Why do people on airplanes often have tomato juice as a drink? - airlinenut
http://travel.stackexchange.com/q/19808/101

======
PeterWhittaker
Because it's good?

There is no glibness here, just innocence. I like tomato juice, at least
compared to other juices, tasty, not too sweet, not too bitter, but I'm
generally not a juice fan.

I'd much rather drink coffee, water, beer, or wine. Now beer and wine will
cost me on a plane (mostly), and I may want to avoid the depressant effects
(air travel being harsh enough on the system), especially if I am driving soon
after, or if I've gone more than a few hours east.

That leaves water or coffee. I've learned to manage my caffeine levels pretty
well, so beyond a certain point/time, coffee is verbotten (unless they have
decaf, ha ha ha); cf comments on alcohol consumption above, stimulants are
avoided for similar reasons.

That leaves water.

The first few glasses are fine. The next few are boring beyond belief.

As for other juices, well, orange burns my stomach and irritates my lips, I
might have one glass every year or two. Apple is insipid; maybe a glass or two
a year. Other fruit juices are generally too sweet.

Soft drinks are too sweet. Period. Not a fan, haven't been since all night D&D
sessions in high school.

That leaves tomato juice and sparkling water.

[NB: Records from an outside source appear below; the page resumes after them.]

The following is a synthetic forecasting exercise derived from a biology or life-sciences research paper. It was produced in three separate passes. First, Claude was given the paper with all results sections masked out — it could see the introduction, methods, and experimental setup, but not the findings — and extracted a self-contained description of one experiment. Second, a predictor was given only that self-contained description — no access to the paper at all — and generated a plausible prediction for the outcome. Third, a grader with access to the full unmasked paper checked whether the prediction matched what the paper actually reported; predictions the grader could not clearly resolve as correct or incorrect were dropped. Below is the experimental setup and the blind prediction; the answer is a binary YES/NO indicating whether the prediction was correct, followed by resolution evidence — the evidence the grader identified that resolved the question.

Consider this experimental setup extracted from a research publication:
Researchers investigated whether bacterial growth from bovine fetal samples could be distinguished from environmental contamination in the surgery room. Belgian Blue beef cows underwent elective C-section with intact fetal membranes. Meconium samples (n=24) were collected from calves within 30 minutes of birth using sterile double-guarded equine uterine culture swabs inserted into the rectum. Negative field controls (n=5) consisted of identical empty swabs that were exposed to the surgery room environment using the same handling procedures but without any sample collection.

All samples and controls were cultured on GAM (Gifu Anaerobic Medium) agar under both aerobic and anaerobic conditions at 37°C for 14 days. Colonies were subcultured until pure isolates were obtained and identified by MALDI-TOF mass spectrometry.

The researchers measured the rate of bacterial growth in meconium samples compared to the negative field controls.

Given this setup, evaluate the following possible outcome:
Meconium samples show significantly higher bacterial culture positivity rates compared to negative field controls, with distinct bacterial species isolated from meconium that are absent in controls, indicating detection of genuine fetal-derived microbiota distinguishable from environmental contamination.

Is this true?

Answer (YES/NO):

EDIT: Do people really order more tomato juice, or are you under the effect of
the availability heuristic?

------
jofer
I always order it, just because I like tomato juice. I didn't realize it was
that common to order it on airplanes...

That having been said, it does a really good job of coating and soothing your
throat if it's dry/scratchy/starting-to-get-sore. Given how often that happens
while flying, I'd wager that plays a role in tomato juice's popularity on
planes.

------
patorjk
I tried this the last time I traveled. The stewardess gave me a big smile when
I ordered it, but when I got the drink, I didn't notice any taste difference.
I also regretted ordering it since I'm not a fan of tomato juice in general.